§ Sezione del documento:
____________

Prevenzione sentinella del cuore

07/09/2004

Ancora una volta, le parole d’ordine emerse con più forza all’ultimo congresso europeo di cardiologia appena svoltosi a Monaco di Baviera sono prevenzione e riduzione del rischio, a tutti i livelli.
Sono infatti diversi anni che la comunità scientifica insiste su questo punto, ma ora i risultati di alcuni importanti studi definiscono meglio, anche numericamente, lo spazio ancora esistente per migliorare – e di molto – gli indici di mortalità e di incidenza delle malattie cardiovascolari. Così accade, per esempio, per quanto riguarda il diabete, una condizione strettamente connessa con l’obesità e con le malattie cardiovascolari. Uno studio condotto dai cardiologi di Glasgow, in Scozia, su ben 43.500 persone prese in considerazione per l’inclusione in un grande trial sull’efficacia di un farmaco per il cuore, ha messo in luce che una su cinque aveva un diabete di tipo 2 non diagnosticato, e una su quattro mostrava i segni dell’intolleranza al glucosio, condizione che in genere precede il diabete. Il controllo della glicemia sarebbe cioè fuori dei limiti in una percentuale ben più alta del previsto. “Tra le conseguenze del diabete” spiega Edoardo Gronda, cardiologo, “vi sono anche complicazioni in ambito cardiovascolare, ictus, infarti. Per questo è molto importante prevenire e in ogni caso tenere sotto controllo il diabete, troppo spesso trascurato fino a quando non è troppo tardi”.
La prevenzione, ricorda il cardiologo, passa per uno stile di vita corretto, ma quanto le buone abitudini possano davvero influenzare la probabilità di andare incontro a un infarto è un fattore che finora era stato sottostimato. “Si riteneva infatti che circa la metà delle malattie cardiovascolari fosse attribuibile allo stile di vita e quindi evitabile” riferisce Gronda “ma un grande studio, condotto in 52 paesi per un totale di quasi 30.000 soggetti analizzati, ha mostrato che è possibile prevedere addirittura nove infarti su dieci in base a nove fattori di rischio noti tra i quali il fumo, il sovrappeso, l’alimentazione scorretta e povera di frutta e vedura, l’alto tasso di colesterolo nel sangue, la vita sedentaria. Da soli, lo squilibrio tra i grassi nel sangue e il fumo di sigaretta sono responsabili dei due terzi dei casi di infarto. In particolare, i fumatori hanno un rischio che è triplo rispetto ai non fumatori, mentre questi ultimi, se hanno una dieta sana (arricchita da un moderato consumo di vino) e conducono una vita attiva, possono vedere crollare le proprie probabilità di infarto anche dell’80 per cento. Ciò significa, tra l’altro, che le campagne di salute pubblica possono avere più efficacia del previsto”.

____________

§ Attività: Nell'articolo sulla prevenzione del cuore, quanti soggetti sono stati analizzati nello studio condotto in 52 paesi? I dati riportati di seguito non riguardano l'articolo sulla prevenzione del cuore.

§ Materiale fornito:

____________

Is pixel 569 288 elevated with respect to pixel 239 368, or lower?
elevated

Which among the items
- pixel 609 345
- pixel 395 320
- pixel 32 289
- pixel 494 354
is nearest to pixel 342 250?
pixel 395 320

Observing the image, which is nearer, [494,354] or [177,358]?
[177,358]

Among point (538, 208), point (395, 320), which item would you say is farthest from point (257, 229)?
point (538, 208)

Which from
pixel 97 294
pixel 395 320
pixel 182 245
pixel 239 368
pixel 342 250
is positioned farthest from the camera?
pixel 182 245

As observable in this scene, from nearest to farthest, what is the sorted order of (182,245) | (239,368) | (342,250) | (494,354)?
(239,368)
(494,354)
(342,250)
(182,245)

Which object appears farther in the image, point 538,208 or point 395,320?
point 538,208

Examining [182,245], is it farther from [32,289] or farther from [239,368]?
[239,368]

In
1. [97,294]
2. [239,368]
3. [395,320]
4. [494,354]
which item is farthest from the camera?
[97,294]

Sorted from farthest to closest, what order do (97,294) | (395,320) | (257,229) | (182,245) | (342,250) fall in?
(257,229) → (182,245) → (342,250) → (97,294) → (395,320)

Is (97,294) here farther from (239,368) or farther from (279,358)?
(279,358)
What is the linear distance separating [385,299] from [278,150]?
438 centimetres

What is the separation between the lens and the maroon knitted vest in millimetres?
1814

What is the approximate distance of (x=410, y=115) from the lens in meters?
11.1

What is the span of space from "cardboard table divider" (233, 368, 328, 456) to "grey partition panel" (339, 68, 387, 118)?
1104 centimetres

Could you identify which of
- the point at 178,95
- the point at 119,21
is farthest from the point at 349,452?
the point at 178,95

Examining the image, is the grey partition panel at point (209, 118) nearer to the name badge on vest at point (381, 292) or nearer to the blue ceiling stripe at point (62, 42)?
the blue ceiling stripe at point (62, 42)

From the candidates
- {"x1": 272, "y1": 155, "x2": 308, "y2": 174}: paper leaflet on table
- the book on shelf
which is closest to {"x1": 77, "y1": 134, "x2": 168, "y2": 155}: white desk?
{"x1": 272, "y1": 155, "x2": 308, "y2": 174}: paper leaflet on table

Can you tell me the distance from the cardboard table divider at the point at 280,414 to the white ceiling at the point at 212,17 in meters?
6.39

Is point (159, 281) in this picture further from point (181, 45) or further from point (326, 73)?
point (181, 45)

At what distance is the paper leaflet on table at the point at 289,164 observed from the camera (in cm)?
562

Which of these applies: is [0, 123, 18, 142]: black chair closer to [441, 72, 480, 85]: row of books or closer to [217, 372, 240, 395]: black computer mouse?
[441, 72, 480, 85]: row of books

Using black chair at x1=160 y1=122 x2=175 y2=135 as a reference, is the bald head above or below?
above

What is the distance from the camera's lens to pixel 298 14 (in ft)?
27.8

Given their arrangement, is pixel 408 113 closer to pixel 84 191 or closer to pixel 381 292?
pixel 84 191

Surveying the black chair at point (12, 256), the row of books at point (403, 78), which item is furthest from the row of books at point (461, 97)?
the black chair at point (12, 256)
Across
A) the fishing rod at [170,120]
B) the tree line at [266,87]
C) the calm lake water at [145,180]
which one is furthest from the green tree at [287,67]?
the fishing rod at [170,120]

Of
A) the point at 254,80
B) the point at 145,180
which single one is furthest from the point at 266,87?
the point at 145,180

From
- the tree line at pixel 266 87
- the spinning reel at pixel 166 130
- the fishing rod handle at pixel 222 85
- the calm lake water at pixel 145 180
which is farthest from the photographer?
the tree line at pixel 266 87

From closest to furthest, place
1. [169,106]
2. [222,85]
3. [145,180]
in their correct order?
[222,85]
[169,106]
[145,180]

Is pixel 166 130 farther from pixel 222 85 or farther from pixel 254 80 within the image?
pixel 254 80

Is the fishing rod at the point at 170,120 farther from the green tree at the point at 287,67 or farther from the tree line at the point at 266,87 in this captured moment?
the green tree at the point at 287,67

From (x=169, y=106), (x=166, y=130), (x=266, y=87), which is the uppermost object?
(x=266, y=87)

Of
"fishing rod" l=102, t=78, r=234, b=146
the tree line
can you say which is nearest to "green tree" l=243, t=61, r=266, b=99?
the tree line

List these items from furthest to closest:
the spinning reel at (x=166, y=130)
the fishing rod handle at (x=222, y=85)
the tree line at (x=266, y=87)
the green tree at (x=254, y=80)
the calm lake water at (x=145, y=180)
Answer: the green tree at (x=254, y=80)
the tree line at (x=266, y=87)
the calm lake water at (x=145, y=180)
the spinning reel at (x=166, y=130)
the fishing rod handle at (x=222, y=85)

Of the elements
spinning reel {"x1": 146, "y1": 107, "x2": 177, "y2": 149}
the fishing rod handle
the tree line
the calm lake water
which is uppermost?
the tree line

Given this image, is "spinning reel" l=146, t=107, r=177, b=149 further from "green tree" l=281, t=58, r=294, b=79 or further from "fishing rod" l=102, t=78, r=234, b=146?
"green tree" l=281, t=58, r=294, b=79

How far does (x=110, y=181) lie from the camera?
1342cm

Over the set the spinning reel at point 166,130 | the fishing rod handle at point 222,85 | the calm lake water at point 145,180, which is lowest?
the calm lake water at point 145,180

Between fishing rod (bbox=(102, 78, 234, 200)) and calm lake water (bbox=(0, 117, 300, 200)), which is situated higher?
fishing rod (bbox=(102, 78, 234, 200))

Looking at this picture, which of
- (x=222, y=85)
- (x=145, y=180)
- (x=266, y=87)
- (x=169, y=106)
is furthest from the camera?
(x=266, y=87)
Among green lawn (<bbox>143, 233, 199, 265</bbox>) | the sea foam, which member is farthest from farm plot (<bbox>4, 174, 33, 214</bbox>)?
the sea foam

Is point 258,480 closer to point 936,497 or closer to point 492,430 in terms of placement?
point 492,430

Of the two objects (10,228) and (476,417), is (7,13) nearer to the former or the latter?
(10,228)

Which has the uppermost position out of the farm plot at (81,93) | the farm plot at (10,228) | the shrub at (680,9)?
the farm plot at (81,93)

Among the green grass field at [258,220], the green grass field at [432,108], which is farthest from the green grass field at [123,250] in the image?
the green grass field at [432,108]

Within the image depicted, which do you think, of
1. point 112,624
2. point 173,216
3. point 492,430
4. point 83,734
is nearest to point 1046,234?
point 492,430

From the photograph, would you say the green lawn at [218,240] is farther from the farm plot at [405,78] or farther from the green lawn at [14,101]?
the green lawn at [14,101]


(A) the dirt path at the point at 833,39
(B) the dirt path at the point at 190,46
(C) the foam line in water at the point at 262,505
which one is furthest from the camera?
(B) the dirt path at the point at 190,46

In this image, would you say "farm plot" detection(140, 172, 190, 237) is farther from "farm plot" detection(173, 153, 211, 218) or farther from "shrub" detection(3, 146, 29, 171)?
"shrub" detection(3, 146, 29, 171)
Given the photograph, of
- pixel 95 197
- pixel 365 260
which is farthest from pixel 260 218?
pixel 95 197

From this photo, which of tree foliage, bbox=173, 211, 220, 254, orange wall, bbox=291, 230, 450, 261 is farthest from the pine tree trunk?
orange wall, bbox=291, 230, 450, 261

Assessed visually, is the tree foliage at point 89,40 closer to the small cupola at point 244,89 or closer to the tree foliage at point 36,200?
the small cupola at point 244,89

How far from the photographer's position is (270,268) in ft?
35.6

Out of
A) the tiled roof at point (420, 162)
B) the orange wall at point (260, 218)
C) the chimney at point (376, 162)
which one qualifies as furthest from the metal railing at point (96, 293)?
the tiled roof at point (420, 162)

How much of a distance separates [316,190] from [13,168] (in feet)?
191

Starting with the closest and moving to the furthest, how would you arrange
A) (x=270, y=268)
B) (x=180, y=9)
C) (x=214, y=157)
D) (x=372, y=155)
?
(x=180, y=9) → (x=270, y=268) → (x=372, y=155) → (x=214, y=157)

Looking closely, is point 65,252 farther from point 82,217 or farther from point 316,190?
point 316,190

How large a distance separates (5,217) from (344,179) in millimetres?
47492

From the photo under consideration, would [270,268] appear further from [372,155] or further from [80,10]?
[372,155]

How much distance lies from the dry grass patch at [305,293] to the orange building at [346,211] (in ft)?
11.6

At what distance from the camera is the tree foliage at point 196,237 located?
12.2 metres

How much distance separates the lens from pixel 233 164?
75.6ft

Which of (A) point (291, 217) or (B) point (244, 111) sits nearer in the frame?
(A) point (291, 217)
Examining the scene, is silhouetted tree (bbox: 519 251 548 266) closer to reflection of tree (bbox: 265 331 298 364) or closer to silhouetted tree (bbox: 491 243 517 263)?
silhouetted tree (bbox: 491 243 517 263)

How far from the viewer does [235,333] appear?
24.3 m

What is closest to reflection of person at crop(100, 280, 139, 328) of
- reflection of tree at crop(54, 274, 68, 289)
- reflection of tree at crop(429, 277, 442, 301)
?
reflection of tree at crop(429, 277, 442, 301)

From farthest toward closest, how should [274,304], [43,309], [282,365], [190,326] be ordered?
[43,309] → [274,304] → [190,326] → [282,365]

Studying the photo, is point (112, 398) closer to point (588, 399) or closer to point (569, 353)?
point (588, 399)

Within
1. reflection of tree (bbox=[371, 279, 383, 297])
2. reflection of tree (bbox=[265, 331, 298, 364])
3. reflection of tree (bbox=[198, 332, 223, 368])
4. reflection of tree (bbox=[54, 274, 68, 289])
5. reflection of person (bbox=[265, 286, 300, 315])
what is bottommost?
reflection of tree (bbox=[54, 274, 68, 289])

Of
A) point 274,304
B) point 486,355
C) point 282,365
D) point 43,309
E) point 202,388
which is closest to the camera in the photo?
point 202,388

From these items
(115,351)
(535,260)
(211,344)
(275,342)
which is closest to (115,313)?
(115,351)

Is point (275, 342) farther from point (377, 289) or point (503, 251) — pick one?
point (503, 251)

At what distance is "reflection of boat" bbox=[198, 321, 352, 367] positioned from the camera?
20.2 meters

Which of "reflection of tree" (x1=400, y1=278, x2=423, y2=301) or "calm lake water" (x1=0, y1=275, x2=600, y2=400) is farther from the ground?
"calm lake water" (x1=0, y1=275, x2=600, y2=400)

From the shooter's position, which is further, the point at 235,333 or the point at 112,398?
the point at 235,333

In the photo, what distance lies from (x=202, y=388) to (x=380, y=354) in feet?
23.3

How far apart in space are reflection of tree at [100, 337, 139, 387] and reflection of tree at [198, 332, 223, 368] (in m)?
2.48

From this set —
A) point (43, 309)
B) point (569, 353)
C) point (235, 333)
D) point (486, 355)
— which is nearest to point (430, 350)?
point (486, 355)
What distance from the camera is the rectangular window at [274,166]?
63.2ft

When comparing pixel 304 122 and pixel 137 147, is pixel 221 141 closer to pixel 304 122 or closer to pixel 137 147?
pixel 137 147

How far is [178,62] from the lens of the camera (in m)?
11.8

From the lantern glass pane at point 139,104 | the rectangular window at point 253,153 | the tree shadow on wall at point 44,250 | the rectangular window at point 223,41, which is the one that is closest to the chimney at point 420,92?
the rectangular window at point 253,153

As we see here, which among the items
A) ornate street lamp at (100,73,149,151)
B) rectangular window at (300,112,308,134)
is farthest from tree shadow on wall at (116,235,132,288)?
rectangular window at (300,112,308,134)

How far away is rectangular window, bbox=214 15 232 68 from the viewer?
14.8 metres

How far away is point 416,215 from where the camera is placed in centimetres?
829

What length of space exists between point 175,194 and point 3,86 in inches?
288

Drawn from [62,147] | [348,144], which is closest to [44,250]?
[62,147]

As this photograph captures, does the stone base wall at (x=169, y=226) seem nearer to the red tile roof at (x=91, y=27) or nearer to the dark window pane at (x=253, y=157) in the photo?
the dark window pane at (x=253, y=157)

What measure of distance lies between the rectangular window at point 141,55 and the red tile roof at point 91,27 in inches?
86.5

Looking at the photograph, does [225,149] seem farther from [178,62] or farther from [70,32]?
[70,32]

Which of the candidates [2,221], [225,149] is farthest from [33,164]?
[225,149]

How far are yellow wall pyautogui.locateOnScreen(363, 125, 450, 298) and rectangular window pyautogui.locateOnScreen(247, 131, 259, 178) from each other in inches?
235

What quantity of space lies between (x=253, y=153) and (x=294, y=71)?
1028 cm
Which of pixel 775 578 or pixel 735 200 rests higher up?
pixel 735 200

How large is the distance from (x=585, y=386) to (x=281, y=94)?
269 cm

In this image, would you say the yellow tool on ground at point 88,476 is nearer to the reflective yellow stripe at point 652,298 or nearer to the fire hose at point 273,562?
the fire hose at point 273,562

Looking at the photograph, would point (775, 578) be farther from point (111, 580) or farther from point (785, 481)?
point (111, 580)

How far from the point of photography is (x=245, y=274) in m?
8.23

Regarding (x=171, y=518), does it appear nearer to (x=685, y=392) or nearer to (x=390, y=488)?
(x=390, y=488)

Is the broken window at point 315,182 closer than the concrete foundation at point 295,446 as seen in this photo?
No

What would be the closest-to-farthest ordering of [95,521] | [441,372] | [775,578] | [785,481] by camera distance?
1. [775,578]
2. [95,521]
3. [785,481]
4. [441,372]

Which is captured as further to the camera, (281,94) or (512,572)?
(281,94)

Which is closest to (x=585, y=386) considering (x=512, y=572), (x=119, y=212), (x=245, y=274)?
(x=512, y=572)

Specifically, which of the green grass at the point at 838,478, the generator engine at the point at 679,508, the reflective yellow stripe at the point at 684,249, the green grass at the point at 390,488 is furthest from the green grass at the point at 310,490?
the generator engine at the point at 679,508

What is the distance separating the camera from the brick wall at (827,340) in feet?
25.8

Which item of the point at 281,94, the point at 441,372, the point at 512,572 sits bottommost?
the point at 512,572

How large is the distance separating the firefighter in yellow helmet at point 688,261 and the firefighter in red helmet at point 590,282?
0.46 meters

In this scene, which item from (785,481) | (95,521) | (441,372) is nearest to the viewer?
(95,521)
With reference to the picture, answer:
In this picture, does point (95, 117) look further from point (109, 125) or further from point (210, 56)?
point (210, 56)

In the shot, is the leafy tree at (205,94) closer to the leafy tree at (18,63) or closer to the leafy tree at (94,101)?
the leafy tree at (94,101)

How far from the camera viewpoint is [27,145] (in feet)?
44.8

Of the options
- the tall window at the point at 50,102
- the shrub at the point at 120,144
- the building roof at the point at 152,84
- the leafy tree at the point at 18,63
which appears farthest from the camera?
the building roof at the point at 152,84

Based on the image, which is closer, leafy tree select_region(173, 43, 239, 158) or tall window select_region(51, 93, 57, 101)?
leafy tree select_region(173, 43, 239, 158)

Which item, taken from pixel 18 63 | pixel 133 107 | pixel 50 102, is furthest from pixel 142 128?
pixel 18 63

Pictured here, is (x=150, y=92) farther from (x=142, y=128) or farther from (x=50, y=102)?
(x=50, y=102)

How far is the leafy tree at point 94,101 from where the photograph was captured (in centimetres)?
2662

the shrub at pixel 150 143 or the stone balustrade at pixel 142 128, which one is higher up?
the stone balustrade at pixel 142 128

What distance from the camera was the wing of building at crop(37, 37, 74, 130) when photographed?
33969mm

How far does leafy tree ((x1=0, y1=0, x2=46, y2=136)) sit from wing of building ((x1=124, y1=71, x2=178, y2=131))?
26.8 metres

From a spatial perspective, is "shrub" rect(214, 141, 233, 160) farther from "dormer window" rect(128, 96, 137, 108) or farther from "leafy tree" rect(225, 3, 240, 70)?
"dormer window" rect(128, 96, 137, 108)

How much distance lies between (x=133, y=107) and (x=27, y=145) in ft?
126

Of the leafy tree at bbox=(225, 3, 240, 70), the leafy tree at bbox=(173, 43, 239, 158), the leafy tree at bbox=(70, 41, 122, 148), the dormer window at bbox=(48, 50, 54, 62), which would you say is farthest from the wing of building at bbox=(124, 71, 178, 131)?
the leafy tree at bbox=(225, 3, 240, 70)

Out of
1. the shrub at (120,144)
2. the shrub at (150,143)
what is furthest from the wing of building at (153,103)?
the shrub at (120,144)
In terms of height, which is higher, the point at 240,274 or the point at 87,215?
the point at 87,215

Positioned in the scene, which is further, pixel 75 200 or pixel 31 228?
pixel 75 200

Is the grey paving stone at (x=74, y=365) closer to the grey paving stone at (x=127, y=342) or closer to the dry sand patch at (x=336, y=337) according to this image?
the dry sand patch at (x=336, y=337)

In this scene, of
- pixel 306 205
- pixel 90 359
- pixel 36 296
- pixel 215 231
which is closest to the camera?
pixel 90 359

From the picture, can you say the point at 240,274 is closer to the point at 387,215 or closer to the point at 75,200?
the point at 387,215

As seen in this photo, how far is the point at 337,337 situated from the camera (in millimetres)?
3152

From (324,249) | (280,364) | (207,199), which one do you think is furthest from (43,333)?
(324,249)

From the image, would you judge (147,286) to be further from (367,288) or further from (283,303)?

____________

§ Risultato: Quasi 30.000 soggetti.